**Directions**
Emit only the lines from the line containing "it is closer" through the last line of the entries, unchanged.

**Exercise input**
──────────────────────────────

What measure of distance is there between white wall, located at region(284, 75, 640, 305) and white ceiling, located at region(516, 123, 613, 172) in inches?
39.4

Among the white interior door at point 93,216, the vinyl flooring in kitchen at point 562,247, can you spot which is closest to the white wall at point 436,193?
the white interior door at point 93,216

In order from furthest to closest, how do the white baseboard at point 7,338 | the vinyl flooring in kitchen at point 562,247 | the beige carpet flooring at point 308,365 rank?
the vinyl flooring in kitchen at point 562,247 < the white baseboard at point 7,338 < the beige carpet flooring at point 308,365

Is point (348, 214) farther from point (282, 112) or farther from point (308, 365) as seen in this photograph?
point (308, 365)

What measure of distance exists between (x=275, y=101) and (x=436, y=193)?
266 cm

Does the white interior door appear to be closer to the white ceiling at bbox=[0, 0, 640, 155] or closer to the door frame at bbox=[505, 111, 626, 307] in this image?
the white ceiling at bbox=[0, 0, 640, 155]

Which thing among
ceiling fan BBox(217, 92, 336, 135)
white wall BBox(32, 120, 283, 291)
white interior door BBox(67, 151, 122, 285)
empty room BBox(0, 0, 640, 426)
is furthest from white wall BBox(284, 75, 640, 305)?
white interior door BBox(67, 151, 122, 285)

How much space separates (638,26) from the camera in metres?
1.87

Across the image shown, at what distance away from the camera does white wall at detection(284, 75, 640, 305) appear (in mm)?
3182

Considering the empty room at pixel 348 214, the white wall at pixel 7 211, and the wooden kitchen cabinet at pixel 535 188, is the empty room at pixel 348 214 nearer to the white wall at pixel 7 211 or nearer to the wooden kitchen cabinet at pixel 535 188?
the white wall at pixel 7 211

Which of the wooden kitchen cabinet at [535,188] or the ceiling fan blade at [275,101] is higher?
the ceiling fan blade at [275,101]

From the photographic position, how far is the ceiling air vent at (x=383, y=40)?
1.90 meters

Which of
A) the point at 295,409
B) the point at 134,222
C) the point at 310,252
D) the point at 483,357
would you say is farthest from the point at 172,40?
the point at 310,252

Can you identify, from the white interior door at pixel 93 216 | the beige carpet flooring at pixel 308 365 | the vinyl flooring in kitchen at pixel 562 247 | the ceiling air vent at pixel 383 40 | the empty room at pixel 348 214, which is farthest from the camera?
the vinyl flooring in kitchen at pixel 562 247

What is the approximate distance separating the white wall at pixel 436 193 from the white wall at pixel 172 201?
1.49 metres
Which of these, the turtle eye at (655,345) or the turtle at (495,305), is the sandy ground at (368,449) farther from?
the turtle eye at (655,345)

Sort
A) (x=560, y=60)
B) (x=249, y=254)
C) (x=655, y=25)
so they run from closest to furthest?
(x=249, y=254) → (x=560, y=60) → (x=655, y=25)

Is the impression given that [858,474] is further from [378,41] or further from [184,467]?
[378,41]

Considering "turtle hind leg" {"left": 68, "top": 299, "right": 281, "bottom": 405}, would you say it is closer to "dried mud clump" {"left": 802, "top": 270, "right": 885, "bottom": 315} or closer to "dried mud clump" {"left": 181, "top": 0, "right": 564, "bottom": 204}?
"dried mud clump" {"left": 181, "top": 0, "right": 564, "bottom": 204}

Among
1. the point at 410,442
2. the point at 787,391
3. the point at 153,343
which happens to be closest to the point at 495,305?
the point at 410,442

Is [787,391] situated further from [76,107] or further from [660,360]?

──────────────────────────────

**Exercise output**
Considering "turtle hind leg" {"left": 68, "top": 299, "right": 281, "bottom": 405}, would you say it is closer to "dried mud clump" {"left": 802, "top": 270, "right": 885, "bottom": 315} or closer to "dried mud clump" {"left": 181, "top": 0, "right": 564, "bottom": 204}?
"dried mud clump" {"left": 181, "top": 0, "right": 564, "bottom": 204}

Among
1. the point at 410,442
2. the point at 787,391
3. the point at 153,343
which happens to be closest to the point at 495,305?
the point at 410,442

Is [787,391] situated further from [76,107] or further from [660,360]?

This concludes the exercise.